Assignment: Print this span of the material below exactly: the line with "Erfrischender weihnachtscocktail mit", the line with "Sign for Whispering", and every line between them, but nothing else.

Task data:
▼

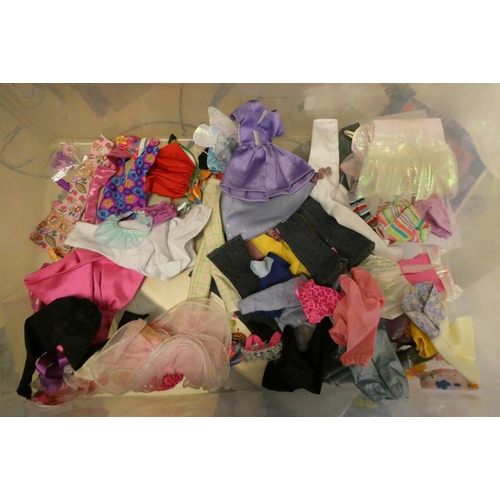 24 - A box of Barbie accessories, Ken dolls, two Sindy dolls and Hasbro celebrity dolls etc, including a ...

▲
▼

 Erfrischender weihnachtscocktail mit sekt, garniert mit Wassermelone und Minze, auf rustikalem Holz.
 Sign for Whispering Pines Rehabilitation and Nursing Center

▲

Exercise response:
 Erfrischender weihnachtscocktail mit sekt, garniert mit Wassermelone und Minze, auf rustikalem Holz.
 Sign for Whispering Pines Rehabilitation and Nursing Center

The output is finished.